══ TEXT EXTRACT ══
Edit to specify a bit more:
I doesn't have to be binding originally made for all mountain, could as well be freeride or freestyle. Just as long as it is your personal favorite for riding all mountain.

Edit 2: Changed title from: What is your favorite all mountain binding?

Edit 3: There is no wrong choice as long as it is your favorite. It doesn't matter if someone else already mentioned it. As long as it is your personal favorite, it will be the best answer you can give.


----------



## Etienne (Apr 2, 2021)

I am really, really impressed with my Salomon Highlanders so far (I only have ~10 days on them, not in all kind of conditions). It's a bit early to call them "best bindings ever", but still you get the idea.

I am huge fan of the shadowfit system, not only for the movement it allows but also because it doesn't transmit all kind of parasite forces/torque. Still it's absolutely there when you need to push hard and really like the added stiffness compared to holograms. My old Holograms used to feel a bit light in certain freeride conditions, but the Highlanders really hit the nail here. They are never in the way when you tweak, surf, move, but always there when you push. Hard to see a situation where they aren't just excellent bindings–except splitboarding… Plus they are dead simple to fit and adjust.


----------



## NT.Thunder (Jan 4, 2020)

K2 Lien AT's are my favorite so far - simple and just work. Comfortable, dependable, great feel whether carving or slashing just love them.


----------



## AC93 (May 1, 2020)

Burton Malavita, have been my favorite for a while. Mostly, because of the all day comfort and great response.
I have 3 sets of them, for my Orca, Asymulator and I bought an extra set this season on sale, that I'm planning on using for the 2023 Mega Merc, when that comes in store.


----------



## 16gkid (Dec 5, 2012)

Now Drives with burton straps are my go to bindings, have had them for about 5 seasons and theyre still working great


----------



## ridethecliche (Feb 27, 2019)

Cartel X. 

Haven't had to even think about them since I got them. So so so solid.


----------



## BobbyGrand (Jan 3, 2014)

Rome Cleavers - the AUX strap is the most secure / comfortable strap I have ever used! The adjustability is also insane with the heel strap to allow for more or less response.


----------



## Oldman (Mar 7, 2012)

I'm a Flow Fan boy, what can I say. At my age, ( 60+) the days of sitting on my ass in the snow to strap in are long, long gone. I have a number of sets of Flow NX2's, AT's etc and they have all been rock solid. I have never had a parts issue with any of them. That aside, they ride awesome. I go 200 to 210 depending on how far away the last holiday was and they supply me with all the control I need. Everything gets sent directly to the deck via the aluminum base plate. Others want a little more flex, but at my size, I ain't looking for flex.
Once they are dialed in, I hardly ever have to adjust them.
So, reliability, performance, ease of use. NX2's cover it all for me. Looking forward to trying the new Nidecker Step-Ins. Might have to get a new board for those.


----------



## Schoobang (Nov 4, 2019)
═══
══ SOURCE RECORDS ══
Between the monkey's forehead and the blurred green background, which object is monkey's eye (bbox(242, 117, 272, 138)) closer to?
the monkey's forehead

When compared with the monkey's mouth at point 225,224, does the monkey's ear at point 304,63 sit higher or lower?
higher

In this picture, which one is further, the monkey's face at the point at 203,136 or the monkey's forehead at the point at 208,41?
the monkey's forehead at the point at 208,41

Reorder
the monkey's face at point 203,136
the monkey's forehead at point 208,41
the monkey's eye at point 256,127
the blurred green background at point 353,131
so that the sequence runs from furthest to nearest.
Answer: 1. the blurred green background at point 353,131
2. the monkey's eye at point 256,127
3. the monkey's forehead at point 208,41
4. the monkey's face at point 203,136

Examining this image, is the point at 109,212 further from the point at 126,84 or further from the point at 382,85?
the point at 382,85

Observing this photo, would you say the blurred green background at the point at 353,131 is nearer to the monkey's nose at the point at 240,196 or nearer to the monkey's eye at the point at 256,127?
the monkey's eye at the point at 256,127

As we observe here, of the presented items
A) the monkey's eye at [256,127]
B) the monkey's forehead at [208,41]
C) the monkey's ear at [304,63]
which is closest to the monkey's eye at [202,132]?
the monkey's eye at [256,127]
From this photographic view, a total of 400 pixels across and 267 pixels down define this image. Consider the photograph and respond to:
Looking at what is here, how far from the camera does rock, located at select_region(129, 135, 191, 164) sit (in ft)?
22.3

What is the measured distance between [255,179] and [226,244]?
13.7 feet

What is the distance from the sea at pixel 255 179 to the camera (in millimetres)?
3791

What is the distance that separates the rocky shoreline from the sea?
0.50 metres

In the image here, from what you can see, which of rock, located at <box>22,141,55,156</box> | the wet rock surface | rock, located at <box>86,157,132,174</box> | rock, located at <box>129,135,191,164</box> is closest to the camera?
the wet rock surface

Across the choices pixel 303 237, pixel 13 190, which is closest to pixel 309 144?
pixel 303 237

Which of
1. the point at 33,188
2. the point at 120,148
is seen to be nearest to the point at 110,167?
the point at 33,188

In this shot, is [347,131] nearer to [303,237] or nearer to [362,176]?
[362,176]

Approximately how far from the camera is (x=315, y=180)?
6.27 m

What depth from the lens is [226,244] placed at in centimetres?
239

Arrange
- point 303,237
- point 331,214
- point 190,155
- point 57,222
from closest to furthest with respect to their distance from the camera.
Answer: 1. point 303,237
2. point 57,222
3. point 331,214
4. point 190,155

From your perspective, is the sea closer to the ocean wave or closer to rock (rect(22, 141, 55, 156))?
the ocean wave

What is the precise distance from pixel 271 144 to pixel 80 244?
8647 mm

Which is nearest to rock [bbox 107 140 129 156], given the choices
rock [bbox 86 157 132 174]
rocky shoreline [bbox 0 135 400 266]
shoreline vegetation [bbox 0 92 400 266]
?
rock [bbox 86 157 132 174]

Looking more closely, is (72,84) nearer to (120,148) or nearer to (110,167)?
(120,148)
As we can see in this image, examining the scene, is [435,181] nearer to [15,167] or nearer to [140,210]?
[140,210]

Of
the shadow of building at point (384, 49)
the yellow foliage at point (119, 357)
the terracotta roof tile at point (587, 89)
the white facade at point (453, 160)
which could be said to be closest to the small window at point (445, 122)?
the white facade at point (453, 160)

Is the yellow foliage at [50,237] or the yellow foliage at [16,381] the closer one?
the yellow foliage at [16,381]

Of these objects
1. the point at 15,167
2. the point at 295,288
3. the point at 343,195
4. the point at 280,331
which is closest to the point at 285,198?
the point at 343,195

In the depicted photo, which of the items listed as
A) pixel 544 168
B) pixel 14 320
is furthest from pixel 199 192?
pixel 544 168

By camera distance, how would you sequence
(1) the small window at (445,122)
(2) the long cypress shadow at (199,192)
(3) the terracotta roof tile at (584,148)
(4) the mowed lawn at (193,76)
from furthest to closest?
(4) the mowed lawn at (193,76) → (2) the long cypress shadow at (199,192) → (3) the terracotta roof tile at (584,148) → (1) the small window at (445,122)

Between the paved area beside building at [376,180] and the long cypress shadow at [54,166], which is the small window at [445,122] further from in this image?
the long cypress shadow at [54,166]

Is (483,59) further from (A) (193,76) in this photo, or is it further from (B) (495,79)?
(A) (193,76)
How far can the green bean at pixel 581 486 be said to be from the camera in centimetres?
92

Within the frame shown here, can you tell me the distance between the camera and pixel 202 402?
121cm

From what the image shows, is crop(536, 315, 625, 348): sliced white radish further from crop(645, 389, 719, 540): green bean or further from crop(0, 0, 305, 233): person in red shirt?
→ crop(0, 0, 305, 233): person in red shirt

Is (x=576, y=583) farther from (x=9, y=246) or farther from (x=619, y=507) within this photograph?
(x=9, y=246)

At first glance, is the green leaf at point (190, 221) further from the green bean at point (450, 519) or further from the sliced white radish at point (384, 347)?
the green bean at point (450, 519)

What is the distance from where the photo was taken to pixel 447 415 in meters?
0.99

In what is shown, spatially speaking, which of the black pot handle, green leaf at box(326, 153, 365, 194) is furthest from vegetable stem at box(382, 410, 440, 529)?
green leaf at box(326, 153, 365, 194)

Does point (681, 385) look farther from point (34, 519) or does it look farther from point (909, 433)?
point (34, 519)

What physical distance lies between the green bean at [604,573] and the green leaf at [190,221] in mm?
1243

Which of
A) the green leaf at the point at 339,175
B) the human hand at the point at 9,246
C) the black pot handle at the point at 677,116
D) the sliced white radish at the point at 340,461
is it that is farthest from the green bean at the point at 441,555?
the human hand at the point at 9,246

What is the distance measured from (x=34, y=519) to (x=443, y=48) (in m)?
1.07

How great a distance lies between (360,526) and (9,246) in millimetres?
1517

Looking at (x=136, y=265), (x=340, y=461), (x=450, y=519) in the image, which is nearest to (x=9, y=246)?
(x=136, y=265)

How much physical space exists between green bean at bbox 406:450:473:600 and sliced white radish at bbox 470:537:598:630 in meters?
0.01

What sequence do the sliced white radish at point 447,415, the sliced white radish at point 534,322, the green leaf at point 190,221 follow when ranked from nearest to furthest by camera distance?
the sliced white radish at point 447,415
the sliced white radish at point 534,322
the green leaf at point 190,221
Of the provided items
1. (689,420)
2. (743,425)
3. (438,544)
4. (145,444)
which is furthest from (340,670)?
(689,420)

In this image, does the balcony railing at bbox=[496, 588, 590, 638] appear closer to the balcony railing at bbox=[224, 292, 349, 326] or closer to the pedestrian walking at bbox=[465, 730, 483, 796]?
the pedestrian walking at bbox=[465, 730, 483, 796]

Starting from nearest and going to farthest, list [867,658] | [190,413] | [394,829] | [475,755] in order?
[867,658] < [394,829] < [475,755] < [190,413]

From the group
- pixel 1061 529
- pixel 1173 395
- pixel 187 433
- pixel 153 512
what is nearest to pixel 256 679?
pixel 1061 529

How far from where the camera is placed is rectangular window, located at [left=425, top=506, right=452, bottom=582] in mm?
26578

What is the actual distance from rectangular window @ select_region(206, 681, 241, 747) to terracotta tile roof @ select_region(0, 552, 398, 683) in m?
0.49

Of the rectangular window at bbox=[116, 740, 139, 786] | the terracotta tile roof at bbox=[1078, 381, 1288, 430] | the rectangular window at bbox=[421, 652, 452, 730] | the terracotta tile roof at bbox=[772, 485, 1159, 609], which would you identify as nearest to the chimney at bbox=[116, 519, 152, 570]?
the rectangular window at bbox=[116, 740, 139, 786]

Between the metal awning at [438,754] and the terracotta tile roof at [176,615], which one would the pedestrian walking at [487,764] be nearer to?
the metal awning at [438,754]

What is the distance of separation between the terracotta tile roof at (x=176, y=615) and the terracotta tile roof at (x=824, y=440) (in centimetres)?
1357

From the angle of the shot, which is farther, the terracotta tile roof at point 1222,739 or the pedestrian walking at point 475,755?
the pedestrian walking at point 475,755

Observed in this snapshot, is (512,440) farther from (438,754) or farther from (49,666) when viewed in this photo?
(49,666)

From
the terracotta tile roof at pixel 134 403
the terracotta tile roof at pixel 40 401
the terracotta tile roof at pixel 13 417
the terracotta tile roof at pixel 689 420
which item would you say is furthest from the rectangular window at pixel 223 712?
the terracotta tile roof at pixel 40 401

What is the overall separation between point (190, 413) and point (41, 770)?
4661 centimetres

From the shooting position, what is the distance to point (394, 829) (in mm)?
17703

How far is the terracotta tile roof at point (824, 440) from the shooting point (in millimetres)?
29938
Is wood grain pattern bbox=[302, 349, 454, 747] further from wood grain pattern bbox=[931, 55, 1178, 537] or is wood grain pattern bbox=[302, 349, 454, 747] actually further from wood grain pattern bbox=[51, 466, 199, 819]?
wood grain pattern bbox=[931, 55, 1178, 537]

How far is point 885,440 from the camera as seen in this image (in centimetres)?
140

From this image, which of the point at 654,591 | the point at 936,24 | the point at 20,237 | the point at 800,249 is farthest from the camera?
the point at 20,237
═══
#### REQUIRED TASKS:
a) Can you extract the stretch of the snowboard bindings thread from "## BobbyGrand (Jan" through "looking for flex.", word for word?
b) Would you convert the stretch of the records from the line containing "What depth from" through the line containing "4. point 190,155" into a JSON list of strings, one string per line, with blank lines omitted?

#### ANSWERS FOR THE EXERCISE:
a)
## BobbyGrand (Jan 3, 2014)

Rome Cleavers - the AUX strap is the most secure / comfortable strap I have ever used! The adjustability is also insane with the heel strap to allow for more or less response.


----------



## Oldman (Mar 7, 2012)

I'm a Flow Fan boy, what can I say. At my age, ( 60+) the days of sitting on my ass in the snow to strap in are long, long gone. I have a number of sets of Flow NX2's, AT's etc and they have all been rock solid. I have never had a parts issue with any of them. That aside, they ride awesome. I go 200 to 210 depending on how far away the last holiday was and they supply me with all the control I need. Everything gets sent directly to the deck via the aluminum base plate. Others want a little more flex, but at my size, I ain't looking for flex.

b)
[
  "What depth from the lens is [226,244] placed at in centimetres?",
  "239",
  "Arrange",
  "- point 303,237",
  "- point 331,214",
  "- point 190,155",
  "- point 57,222",
  "from closest to furthest with respect to their distance from the camera.",
  "Answer: 1. point 303,237",
  "2. point 57,222",
  "3. point 331,214",
  "4. point 190,155"
]